* **Given task**
Transcribe all the entries word for word, skipping the pictures.

* **Excerpts of spatial question data**
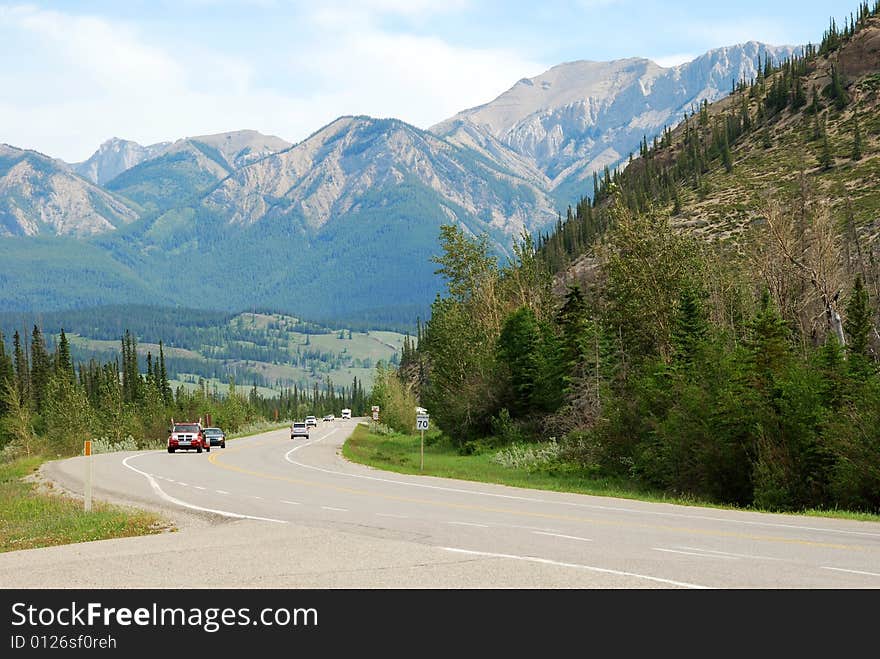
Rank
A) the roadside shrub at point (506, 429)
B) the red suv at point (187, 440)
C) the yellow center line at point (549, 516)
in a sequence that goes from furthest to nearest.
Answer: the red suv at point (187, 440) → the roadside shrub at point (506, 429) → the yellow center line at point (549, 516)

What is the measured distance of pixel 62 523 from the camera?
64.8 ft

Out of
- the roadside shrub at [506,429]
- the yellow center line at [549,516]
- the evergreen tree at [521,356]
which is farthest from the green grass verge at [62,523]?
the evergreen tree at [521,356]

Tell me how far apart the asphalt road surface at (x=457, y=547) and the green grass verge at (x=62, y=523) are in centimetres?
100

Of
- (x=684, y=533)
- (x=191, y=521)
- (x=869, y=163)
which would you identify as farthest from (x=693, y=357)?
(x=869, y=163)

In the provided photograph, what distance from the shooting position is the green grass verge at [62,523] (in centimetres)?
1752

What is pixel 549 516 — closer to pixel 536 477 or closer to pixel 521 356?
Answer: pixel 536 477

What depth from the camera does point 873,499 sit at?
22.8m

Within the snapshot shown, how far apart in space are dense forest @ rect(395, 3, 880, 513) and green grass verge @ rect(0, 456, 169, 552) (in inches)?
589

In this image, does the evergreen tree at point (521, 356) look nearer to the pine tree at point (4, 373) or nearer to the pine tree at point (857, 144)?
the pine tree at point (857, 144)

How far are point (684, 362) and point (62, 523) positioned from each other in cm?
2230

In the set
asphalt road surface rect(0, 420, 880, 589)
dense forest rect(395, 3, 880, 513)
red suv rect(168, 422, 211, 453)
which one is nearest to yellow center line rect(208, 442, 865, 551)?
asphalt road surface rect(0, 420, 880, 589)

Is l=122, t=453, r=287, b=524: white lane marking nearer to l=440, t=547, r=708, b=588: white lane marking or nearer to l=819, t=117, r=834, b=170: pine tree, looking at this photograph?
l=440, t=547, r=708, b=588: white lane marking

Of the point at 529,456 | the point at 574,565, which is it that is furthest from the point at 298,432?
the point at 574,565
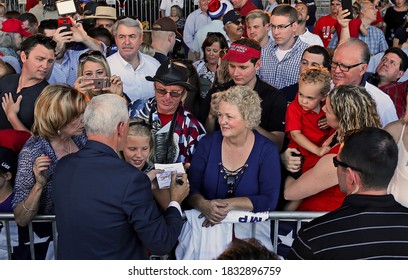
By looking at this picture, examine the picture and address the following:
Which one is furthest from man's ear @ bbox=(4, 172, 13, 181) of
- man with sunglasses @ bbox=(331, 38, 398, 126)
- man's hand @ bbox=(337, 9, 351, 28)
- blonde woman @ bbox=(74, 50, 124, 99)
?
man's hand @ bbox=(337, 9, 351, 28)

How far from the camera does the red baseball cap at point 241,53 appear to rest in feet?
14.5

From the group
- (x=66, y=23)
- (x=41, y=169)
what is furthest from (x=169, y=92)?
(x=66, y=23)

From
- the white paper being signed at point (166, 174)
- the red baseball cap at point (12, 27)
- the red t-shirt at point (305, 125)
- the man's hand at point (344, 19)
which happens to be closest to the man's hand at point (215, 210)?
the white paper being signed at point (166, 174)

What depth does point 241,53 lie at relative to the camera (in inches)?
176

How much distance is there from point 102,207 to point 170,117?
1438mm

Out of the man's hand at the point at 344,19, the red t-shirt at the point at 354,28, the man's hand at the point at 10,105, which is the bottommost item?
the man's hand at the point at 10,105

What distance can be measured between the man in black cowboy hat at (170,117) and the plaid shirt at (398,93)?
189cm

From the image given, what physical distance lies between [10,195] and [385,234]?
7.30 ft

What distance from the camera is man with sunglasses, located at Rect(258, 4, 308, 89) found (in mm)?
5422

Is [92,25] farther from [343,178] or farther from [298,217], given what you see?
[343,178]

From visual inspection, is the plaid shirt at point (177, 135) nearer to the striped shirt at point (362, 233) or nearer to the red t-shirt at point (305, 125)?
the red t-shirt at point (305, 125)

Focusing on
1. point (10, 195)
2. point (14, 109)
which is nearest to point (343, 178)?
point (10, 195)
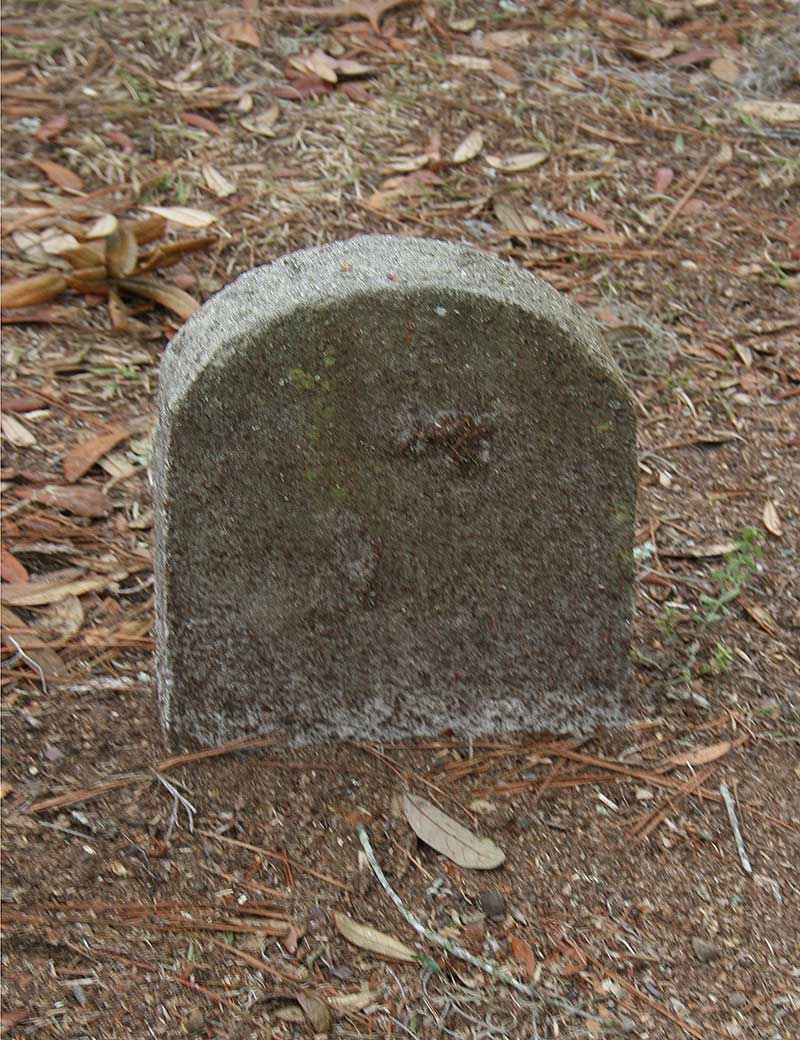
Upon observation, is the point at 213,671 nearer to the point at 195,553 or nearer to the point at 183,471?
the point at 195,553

* **Solution**
Rank
A) the roadside shrub at point (506, 429)
B) the red suv at point (187, 440)
C) the yellow center line at point (549, 516)
in a sequence that goes from furthest to nearest.
Answer: the red suv at point (187, 440) → the roadside shrub at point (506, 429) → the yellow center line at point (549, 516)

What is the measured distance of pixel 62 523 from the camera?
64.8 ft

Out of
- the roadside shrub at [506,429]
- the yellow center line at [549,516]
- the evergreen tree at [521,356]
which is farthest from the green grass verge at [62,523]?
the evergreen tree at [521,356]

Tell me how far apart the asphalt road surface at (x=457, y=547) and the green grass verge at (x=62, y=523) are in centimetres?
100

Of
- (x=684, y=533)
- (x=191, y=521)
- (x=869, y=163)
which would you identify as farthest from (x=693, y=357)?
(x=869, y=163)

In the provided photograph, what distance from the shooting position is the green grass verge at [62,523] (in centimetres)?
1752

What is pixel 549 516 — closer to pixel 536 477 or closer to pixel 521 356?
Answer: pixel 536 477

What depth from the camera does point 873,499 sit at?
22.8m

Within the snapshot shown, how far apart in space are dense forest @ rect(395, 3, 880, 513) and green grass verge @ rect(0, 456, 169, 552) (in inches)?
589

In this image, does the evergreen tree at point (521, 356) look nearer to the pine tree at point (4, 373) or nearer to the pine tree at point (857, 144)?
the pine tree at point (857, 144)

How far are point (684, 362) and point (62, 523) positioned from each other in cm?
2230

In the set
asphalt road surface rect(0, 420, 880, 589)
dense forest rect(395, 3, 880, 513)
red suv rect(168, 422, 211, 453)
which one is nearest to yellow center line rect(208, 442, 865, 551)?
asphalt road surface rect(0, 420, 880, 589)

Is l=122, t=453, r=287, b=524: white lane marking nearer to l=440, t=547, r=708, b=588: white lane marking or nearer to l=819, t=117, r=834, b=170: pine tree, looking at this photograph?
l=440, t=547, r=708, b=588: white lane marking

Of the point at 529,456 | the point at 574,565, which is it that is furthest from the point at 298,432?
the point at 574,565
By looking at this picture, examine the picture and address the following:
Which one is furthest from man's ear @ bbox=(4, 172, 13, 181) of
- man with sunglasses @ bbox=(331, 38, 398, 126)
- man's hand @ bbox=(337, 9, 351, 28)
- blonde woman @ bbox=(74, 50, 124, 99)
?
man's hand @ bbox=(337, 9, 351, 28)

How far from the camera does the red baseball cap at point 241,53 appear to rest in feet?
14.5

From the group
- (x=66, y=23)
- (x=41, y=169)
what is furthest from (x=169, y=92)?
(x=66, y=23)

From
- the white paper being signed at point (166, 174)
- the red baseball cap at point (12, 27)
- the red t-shirt at point (305, 125)
- the man's hand at point (344, 19)
which happens to be closest to the man's hand at point (215, 210)?
the white paper being signed at point (166, 174)

What depth does point 241,53 lie at relative to the camera (in inches)?
176

How much distance is there from point 102,207 to point 170,117?
1438mm

Out of the man's hand at the point at 344,19, the red t-shirt at the point at 354,28, the man's hand at the point at 10,105, which is the bottommost item?
the man's hand at the point at 10,105

What distance can be measured between the man in black cowboy hat at (170,117) and the plaid shirt at (398,93)?
189cm

From the image given, what physical distance lies between [10,195] and [385,234]?
7.30 ft

What distance from the camera is man with sunglasses, located at Rect(258, 4, 308, 89) found (in mm)?
5422

Is [92,25] farther from [343,178] or farther from [298,217], given what you see?
[343,178]

From visual inspection, is the plaid shirt at point (177, 135) nearer to the striped shirt at point (362, 233) or nearer to the red t-shirt at point (305, 125)?
the red t-shirt at point (305, 125)

Focusing on
1. point (10, 195)
2. point (14, 109)
which is nearest to point (343, 178)?
point (10, 195)
Upon observation, is the point at 213,671 nearer to the point at 195,553 or nearer to the point at 183,471?
the point at 195,553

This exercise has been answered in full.